# SELECTED EXCERPT:
= = = = =

Updated on 2024-02-02 GMT+08:00

Setting RabbitMQ Alarm Rules

This section describes the alarm rules of some metrics and how to configure the rules. In actual scenarios, you are advised to configure alarm rules for metrics by referring to the following alarm policies.

Table 1 Alarm rules for RabbitMQ instances

Metric

Alarm Policy

Description

Solution

Memory High Watermark

Alarm threshold: Raw data ≥ 1

Number of consecutive periods: 1

Alarm severity: Critical

A threshold of 1 indicates that the memory high watermark is reached, blocking message publishing.

  • Accelerate message retrieval.
  • Use publisher confirms and monitor the publishing rate and duration on the publishing end. When the duration increases significantly, apply flow control.

Disk High Watermark

Alarm threshold: Raw data ≥ 1

Number of consecutive periods: 1

Alarm severity: Critical

A threshold of 1 indicates that the disk high watermark is reached, blocking message publishing.

  • Reduce the number of messages accumulated in lazy queues.
  • Reduce the number of messages accumulated in durable queues.
  • Delete queues.

Memory Usage

Alarm threshold: Raw data > Expected usage (30% is recommended)

Number of consecutive periods: 3–5

Alarm severity: Major

To prevent high memory watermarks from blocking publishing, configure an alarm for this metric on each node.

  • Accelerate message retrieval.
  • Use publisher confirms and monitor the publishing rate and duration on the publishing end. When the duration increases significantly, apply flow control.

CPU Usage

Alarm threshold: Raw data > Expected usage (70% is recommended)

= = = = =

# GOAL 1:
In the RabbitMQ alarm rules section, why is an alarm for the Memory Usage metric to be configured on each node?
# GOAL 2:
Carry on the RabbitMQ alarm rules section from where it stops.

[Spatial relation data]
= = = = =

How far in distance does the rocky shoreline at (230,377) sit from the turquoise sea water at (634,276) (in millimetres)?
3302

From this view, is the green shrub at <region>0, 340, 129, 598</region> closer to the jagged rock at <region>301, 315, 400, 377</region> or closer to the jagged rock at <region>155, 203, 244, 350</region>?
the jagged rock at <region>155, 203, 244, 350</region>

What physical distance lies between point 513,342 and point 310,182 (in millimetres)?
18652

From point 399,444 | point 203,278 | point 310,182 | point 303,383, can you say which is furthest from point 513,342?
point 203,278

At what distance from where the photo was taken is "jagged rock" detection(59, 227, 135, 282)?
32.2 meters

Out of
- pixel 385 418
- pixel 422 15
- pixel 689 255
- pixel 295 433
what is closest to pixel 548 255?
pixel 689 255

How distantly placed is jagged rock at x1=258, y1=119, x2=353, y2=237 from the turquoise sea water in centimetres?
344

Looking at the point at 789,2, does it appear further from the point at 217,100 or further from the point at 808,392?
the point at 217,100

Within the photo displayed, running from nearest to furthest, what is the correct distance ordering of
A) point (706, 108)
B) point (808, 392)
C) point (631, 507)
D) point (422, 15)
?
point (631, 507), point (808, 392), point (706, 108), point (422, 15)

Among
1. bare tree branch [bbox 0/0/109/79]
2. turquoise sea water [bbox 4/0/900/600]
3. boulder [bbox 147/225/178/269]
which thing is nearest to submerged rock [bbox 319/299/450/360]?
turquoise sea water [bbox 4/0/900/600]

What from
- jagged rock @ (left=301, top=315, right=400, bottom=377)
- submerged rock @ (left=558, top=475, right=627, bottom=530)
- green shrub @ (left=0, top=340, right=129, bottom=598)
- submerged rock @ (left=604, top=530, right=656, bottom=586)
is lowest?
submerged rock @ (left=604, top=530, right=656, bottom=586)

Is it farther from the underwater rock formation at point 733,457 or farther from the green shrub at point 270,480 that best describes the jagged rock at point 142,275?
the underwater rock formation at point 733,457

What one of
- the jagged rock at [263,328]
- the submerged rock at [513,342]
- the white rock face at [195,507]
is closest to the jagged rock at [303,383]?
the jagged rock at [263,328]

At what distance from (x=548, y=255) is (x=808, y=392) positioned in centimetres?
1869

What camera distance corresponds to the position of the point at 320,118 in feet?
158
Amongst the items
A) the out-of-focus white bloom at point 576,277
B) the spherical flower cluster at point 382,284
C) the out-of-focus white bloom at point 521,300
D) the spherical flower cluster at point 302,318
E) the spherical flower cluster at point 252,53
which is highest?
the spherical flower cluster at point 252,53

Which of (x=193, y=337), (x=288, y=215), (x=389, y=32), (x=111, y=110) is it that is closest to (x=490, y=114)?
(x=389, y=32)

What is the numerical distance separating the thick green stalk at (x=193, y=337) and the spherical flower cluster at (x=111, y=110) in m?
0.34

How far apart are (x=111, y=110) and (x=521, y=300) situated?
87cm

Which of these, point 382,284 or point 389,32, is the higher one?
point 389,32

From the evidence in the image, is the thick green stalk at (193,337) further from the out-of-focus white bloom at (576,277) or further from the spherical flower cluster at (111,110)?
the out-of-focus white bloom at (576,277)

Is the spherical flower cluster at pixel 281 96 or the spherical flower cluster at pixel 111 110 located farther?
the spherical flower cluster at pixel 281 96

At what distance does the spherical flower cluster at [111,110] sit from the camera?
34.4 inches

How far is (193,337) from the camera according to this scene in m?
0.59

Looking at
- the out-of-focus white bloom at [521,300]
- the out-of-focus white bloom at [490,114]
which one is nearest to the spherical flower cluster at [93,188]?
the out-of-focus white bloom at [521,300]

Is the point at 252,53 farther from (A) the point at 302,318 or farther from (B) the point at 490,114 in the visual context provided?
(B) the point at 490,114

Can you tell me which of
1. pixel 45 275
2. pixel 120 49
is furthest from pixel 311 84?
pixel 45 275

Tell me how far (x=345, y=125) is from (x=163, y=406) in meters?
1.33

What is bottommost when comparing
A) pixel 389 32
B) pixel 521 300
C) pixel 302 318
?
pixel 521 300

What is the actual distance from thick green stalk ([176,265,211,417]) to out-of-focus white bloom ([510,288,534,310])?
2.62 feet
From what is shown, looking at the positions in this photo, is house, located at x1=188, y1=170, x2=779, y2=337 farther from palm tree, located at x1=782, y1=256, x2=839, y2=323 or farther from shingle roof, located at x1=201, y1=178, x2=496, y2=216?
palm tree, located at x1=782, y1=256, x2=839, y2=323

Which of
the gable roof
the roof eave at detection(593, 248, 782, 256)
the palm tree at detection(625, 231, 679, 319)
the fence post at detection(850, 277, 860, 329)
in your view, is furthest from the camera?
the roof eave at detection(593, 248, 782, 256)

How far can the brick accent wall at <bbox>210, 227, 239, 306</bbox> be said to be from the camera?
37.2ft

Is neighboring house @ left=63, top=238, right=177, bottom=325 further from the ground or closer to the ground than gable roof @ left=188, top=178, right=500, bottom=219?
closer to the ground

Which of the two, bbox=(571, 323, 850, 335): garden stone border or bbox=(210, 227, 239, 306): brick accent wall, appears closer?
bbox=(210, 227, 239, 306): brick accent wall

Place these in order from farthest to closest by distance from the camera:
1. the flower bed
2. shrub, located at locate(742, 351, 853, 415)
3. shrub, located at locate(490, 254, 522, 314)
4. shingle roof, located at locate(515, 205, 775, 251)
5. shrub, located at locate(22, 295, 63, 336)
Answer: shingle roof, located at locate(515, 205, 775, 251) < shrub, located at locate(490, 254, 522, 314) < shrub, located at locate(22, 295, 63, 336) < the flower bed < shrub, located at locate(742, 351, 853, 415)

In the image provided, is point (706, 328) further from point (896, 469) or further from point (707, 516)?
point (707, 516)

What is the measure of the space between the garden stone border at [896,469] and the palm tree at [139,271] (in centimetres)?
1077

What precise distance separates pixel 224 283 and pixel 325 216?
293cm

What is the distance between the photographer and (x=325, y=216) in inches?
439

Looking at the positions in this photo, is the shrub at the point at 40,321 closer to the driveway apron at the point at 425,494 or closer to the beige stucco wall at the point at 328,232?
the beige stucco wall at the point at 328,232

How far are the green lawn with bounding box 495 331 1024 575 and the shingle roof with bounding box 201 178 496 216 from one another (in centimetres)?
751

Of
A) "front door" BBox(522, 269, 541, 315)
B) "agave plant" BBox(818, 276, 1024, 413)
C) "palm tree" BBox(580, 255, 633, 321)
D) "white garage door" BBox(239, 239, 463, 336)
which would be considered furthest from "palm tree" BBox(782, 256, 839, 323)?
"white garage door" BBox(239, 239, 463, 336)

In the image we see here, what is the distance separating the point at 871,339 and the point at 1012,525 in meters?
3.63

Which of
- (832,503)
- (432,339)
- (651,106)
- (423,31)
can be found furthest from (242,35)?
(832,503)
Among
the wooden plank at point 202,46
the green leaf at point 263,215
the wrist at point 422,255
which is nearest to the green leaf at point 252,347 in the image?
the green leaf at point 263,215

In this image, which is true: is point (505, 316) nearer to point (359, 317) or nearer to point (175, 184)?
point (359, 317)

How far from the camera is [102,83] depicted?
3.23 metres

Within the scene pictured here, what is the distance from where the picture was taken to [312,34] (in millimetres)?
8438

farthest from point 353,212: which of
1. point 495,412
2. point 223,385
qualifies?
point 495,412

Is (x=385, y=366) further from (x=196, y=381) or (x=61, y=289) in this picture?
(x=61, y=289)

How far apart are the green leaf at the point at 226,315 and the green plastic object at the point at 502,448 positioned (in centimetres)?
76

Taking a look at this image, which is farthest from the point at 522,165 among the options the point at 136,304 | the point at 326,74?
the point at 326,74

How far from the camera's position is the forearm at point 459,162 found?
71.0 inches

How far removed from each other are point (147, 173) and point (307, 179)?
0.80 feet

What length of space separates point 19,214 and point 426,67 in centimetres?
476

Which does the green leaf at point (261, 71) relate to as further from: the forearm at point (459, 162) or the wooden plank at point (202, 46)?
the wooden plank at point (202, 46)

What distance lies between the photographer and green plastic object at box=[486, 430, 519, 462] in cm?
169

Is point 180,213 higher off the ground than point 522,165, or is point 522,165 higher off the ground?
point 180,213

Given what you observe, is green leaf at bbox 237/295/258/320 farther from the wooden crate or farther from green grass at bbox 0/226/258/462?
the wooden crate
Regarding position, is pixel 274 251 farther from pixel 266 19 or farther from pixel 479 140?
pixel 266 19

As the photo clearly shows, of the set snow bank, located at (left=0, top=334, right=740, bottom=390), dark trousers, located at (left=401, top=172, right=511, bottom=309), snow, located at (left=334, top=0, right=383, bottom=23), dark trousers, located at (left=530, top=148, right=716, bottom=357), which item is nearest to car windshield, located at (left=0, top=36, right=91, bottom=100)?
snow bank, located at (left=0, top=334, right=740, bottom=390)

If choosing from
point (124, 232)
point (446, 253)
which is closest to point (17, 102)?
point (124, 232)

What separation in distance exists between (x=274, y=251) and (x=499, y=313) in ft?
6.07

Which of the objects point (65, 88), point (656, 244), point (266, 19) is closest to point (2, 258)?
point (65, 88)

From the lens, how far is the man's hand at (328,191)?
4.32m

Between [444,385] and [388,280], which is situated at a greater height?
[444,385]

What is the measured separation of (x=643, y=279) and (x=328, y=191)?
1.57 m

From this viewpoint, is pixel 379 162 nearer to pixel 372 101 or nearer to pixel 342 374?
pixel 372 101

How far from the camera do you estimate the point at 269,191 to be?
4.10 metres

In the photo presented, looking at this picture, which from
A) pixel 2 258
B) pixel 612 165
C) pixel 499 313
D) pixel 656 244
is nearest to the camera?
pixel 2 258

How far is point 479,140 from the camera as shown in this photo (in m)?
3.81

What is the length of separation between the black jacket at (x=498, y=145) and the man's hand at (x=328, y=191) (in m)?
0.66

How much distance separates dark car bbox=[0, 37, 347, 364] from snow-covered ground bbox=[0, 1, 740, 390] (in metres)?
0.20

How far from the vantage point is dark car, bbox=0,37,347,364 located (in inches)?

= = = = =

# ANSWER 1:
The alarm on each node is there to keep high memory watermarks from blocking message publishing. It warns before usage reaches the watermark, at which point publishing is blocked.

# ANSWER 2:
Number of consecutive periods: 3–5

Alarm severity: Major

A high CPU usage may slow down publishing rate. Configure an alarm for this metric on each node.

  • Reduce the number of mirrored queues.
  • For a cluster instance, add nodes and rebalance queues between all nodes.

Available Messages

Alarm threshold: Raw data > Expected number of available messages

Number of consecutive periods: 1

Alarm severity: Major

If the number of available messages is too large, messages are accumulated.

See the solution to preventing message accumulation.

Unacked Messages

Alarm threshold: Raw data > Expected number of unacknowledged messages

Number of consecutive periods: 1

Alarm severity: Major

If the number of unacknowledged messages is too large, messages may be accumulated.

  • Check whether the consumer is abnormal.
  • Check whether the consumer logic is time-consuming.

Connections

Alarm threshold: Raw data > Expected number of connections

Number of consecutive periods: 1

Alarm severity: Major

A sharp increase in the number of connections may be a warning of a traffic increase.

The services may be abnormal. Check whether other alarms exist.

Channels

Alarm threshold: Raw data > Expected number of channels

Number of consecutive periods: 1

Alarm severity: Major

A sharp increase in the number of channels may be a warning of a traffic increase.

The services may be abnormal. Check whether other alarms exist.

Erlang Processes

Alarm threshold: Raw data > Expected number of processes

Number of consecutive periods: 1

Alarm severity: Major

A sharp increase in the number of processes may be a warning of a traffic increase.

The services may be abnormal. Check whether other alarms exist.

  • Set the alarm threshold based on the service expectations. For example, if the expected usage is 35%, set the alarm threshold to 35%.
  • The number of consecutive periods and alarm severity can be adjusted based on the service logic.

Procedure

  1. Log in to the management console.
  2. In the upper left corner, click and select a region.

    Select the region where your RabbitMQ instance is.

  3. Click and choose Middleware > Distributed Message Service for RabbitMQ to open the console of DMS for RabbitMQ.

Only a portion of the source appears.